PAGE EXTRACT:
--------

Question

Improving existing genome with new RNA-seq data

1

Entering edit mode

2.1 years ago

Dunois ★ 2.8k

I am working with a non-model species for which another group has published a genome assembly. The assembly is still at the level of scaffolds (N50 = 3244), and no genes have been annotated. For their study, this group used around 100,000 de novo assembled transcripts (from paired end RNA-seq) to assist in the scaffolding.

I'm working with a significantly larger data set of RNA-seq reads (also paired end, 150 bp Illumina reads) that I've assembled into a de novo transcriptome. The transcriptome itself is, needless to say, also larger and more complete (according to BUSCO) than the one the genome study assembled.

I am wondering if I can now use this data to improve the existing genome assembly. Or would this be a fool's errand? If that is possible, could someone perhaps suggest a good pipeline or set of tools for this?

annotatation genome RNA-seq assembly • 1.5k views

ADD COMMENT • link 2.1 years ago by Dunois ★ 2.8k

1

Entering edit mode

AFAIK, transcripts are not usually used for genome assembly. You can use them for gene annotation though. In any case, an assembly with N50 of 3k may be very challenging to work with, so you may consider improving it using more common ways: more sequencing data, long reads, Hi-C/optical/genetic maps etc.

ADD REPLY • link 2.1 years ago by liorglic ★ 1.4k

0

Entering edit mode

Thank you for the feedback. Do you have any recommendations for tools I could use to annotate the genome as you suggested?

ADD REPLY • link 2.1 years ago by Dunois ★ 2.8k

1

Entering edit mode

PASA can be a good tool to start with.

--------

EXTRACTED ENTRIES:

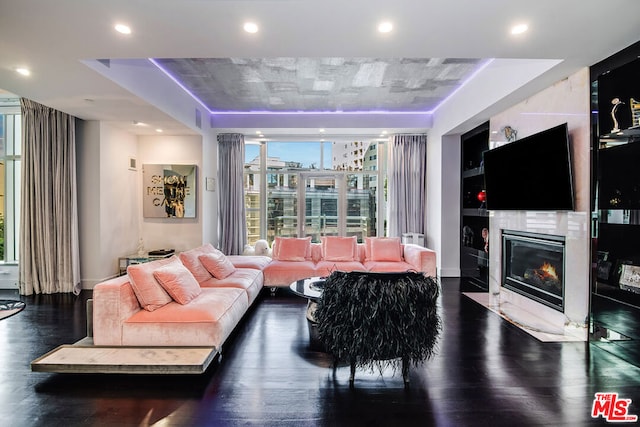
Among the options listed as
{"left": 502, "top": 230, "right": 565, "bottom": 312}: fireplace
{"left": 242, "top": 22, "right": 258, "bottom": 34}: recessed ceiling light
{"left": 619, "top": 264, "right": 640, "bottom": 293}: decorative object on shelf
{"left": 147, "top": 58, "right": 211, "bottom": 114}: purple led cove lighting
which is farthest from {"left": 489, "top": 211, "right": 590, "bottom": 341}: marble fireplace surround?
{"left": 147, "top": 58, "right": 211, "bottom": 114}: purple led cove lighting

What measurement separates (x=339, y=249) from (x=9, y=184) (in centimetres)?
562

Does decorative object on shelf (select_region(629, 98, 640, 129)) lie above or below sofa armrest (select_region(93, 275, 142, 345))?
above

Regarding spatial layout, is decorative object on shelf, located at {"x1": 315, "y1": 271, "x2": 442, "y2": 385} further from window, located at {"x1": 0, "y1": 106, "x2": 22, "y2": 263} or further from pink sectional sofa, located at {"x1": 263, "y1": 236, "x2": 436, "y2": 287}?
window, located at {"x1": 0, "y1": 106, "x2": 22, "y2": 263}

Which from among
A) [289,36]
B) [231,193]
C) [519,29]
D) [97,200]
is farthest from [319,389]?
[231,193]

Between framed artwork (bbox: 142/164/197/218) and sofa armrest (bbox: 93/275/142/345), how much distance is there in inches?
139

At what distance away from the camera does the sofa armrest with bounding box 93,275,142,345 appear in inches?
106

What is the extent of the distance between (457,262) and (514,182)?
2417mm

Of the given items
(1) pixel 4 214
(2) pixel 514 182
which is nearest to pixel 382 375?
(2) pixel 514 182

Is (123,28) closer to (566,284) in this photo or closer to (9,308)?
(9,308)

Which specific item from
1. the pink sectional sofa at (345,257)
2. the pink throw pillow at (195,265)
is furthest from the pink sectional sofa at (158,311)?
the pink sectional sofa at (345,257)

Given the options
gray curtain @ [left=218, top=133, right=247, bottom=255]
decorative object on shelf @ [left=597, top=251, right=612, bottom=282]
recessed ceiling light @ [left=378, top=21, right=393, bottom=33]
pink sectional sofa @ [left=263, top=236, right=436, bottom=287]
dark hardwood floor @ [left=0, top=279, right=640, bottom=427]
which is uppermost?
recessed ceiling light @ [left=378, top=21, right=393, bottom=33]

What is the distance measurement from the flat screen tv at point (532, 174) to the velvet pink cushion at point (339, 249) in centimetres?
217

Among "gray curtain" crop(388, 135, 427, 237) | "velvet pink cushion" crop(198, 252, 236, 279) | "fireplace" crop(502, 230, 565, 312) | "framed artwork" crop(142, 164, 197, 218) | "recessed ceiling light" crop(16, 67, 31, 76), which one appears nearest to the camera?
"recessed ceiling light" crop(16, 67, 31, 76)

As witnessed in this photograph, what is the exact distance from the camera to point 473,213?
18.4ft
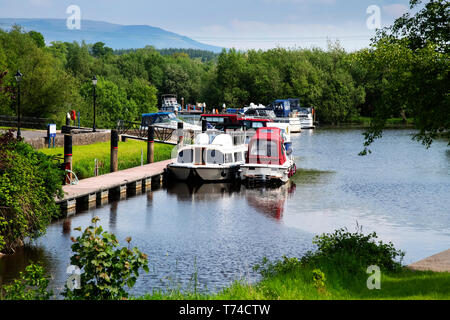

--------

EXERCISE INSTRUCTIONS:
(1) In the genome assembly thread, translate this sentence into French: "PASA can be a good tool to start with."
(2) From the genome assembly thread, output the passage between "I am working" and "tools for this?", inclusive.
(3) According to the genome assembly thread, what is the N50 of the published scaffold-level assembly?

OUTPUTS FOR THE TASKS:
(1) PASA peut être un bon outil pour commencer.

(2)
I am working with a non-model species for which another group has published a genome assembly. The assembly is still at the level of scaffolds (N50 = 3244), and no genes have been annotated. For their study, this group used around 100,000 de novo assembled transcripts (from paired end RNA-seq) to assist in the scaffolding.

I'm working with a significantly larger data set of RNA-seq reads (also paired end, 150 bp Illumina reads) that I've assembled into a de novo transcriptome. The transcriptome itself is, needless to say, also larger and more complete (according to BUSCO) than the one the genome study assembled.

I am wondering if I can now use this data to improve the existing genome assembly. Or would this be a fool's errand? If that is possible, could someone perhaps suggest a good pipeline or set of tools for this?

(3) The N50 is 3244.